Tips for scaling up a data analytics project

Four innovation leaders share their adventures in scaling an analytics infrastructure to back up business-critical decisions with hard data.

big data analytics research chart growth

The U.S. Environmental Protection Agency's new chief data scientist likens the adoption of big data analytics at the agency to the early adoption of the iPhone in 2007. Those early adopters "didn't know exactly what it was, but they wanted to use it because they perceived the value," says Robin Thottungal.

Many innovation leaders feel the same way. IDC predicts that the big data and business analytics market will grow at a 23.1% compound annual growth rate from nearly $122 billion in revenue worldwide last year to $187 billion by 2019.

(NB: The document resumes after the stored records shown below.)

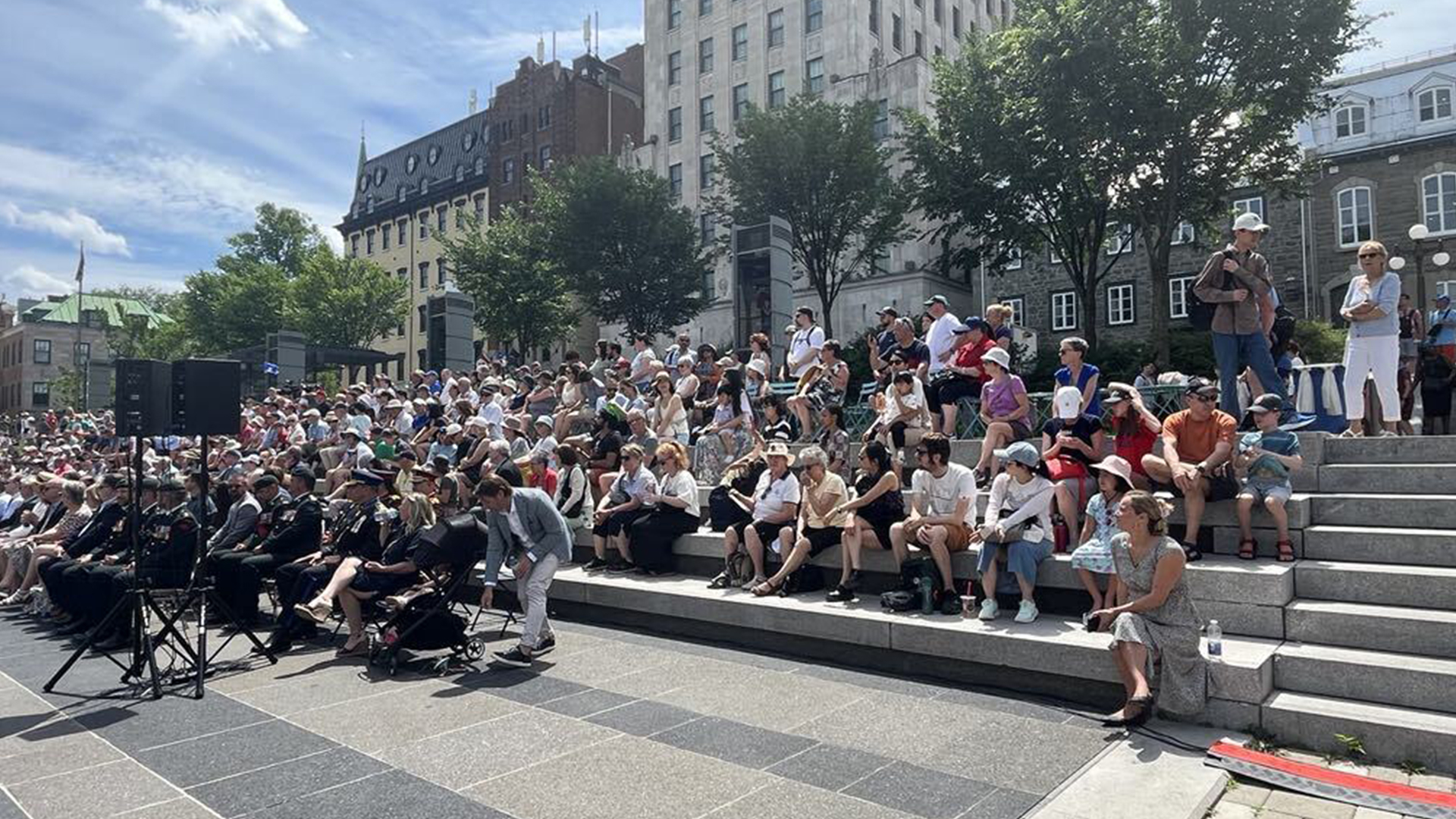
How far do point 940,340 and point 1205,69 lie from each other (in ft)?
46.8

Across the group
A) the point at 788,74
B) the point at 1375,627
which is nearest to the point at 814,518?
the point at 1375,627

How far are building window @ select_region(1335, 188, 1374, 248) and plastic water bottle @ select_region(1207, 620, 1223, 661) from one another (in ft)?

Most early adopters of big data and analytics tools are likely hoping to help their organizations become insight-driven enterprises. But they will face a number of challenges as they try to realize that goal, such as the difficulty of accessing the necessary data, the need for more powerful computer systems and the task of building enthusiasm among users for a technology whose value proposition has yet to be proved.

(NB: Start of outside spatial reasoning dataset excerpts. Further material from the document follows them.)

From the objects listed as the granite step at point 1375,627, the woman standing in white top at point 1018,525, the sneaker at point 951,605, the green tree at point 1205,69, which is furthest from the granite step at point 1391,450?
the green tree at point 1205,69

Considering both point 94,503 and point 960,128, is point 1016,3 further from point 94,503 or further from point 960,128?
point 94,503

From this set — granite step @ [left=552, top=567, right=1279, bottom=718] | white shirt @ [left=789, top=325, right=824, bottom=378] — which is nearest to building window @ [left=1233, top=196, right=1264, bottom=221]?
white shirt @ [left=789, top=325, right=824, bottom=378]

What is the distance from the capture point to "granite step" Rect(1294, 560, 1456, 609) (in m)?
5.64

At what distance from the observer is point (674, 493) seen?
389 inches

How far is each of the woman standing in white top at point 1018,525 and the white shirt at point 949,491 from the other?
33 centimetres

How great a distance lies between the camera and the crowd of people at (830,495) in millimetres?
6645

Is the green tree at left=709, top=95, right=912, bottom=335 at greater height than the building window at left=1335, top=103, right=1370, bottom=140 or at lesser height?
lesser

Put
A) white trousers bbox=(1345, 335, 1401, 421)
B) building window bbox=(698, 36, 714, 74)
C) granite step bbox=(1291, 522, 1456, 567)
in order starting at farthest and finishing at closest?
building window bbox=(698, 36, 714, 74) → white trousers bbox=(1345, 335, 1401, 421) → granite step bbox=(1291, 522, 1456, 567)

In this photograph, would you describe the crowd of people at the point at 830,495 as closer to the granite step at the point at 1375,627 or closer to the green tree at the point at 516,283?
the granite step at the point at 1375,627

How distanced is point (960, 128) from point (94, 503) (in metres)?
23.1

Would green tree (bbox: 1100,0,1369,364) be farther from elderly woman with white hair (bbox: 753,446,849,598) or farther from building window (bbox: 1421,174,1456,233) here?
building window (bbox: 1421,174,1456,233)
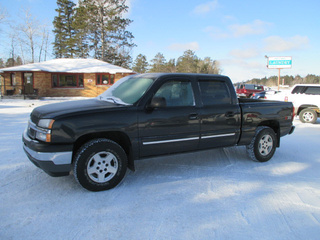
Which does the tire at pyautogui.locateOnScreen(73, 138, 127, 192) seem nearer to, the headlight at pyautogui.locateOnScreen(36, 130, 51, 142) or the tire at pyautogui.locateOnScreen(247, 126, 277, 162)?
the headlight at pyautogui.locateOnScreen(36, 130, 51, 142)

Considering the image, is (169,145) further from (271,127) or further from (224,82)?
(271,127)

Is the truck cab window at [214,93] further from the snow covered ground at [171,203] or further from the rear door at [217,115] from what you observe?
the snow covered ground at [171,203]

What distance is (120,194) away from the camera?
349cm

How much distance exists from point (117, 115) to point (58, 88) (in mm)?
22373

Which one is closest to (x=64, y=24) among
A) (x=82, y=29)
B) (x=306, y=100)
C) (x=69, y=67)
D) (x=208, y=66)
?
(x=82, y=29)

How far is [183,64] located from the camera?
58.0 metres

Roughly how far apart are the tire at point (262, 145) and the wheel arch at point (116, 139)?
2662mm

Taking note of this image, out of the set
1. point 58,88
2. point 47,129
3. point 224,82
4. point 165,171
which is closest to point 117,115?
point 47,129

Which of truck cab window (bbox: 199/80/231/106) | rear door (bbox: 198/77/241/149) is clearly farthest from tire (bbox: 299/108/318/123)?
truck cab window (bbox: 199/80/231/106)

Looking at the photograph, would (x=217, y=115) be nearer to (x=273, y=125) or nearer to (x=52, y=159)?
(x=273, y=125)

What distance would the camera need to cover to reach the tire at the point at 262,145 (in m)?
5.00

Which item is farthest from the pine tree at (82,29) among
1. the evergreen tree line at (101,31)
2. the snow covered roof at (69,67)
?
the snow covered roof at (69,67)

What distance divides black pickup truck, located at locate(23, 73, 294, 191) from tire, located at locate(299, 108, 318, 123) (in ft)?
24.4

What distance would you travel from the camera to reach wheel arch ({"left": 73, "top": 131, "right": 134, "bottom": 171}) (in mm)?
3561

Here are some tales from the trenches, plus tips for scaling an analytics infrastructure.

Relying on data, rather than instinct

At VMware, the sales planning teams once used manual processes, spreadsheets and "gut feeling" to set goals for the company's 4,000 global sales reps and 200 sales operations staffers, says Avon Singh Puri, vice president of IT enterprise applications and platforms. The company needed a global market strategy and a sales automation tool that was flexible enough to handle local market nuances.

puri avon 2016

Avon Singh Puri, VMware

So the vendor of cloud and virtualization software and services set out to turbocharge its sales processes with data and an analytics-based system. Puri and his team developed a multidimensional modeling capability, bringing together data from third-party market researchers and CRM, master data management, ERP and enterprise data warehousing systems.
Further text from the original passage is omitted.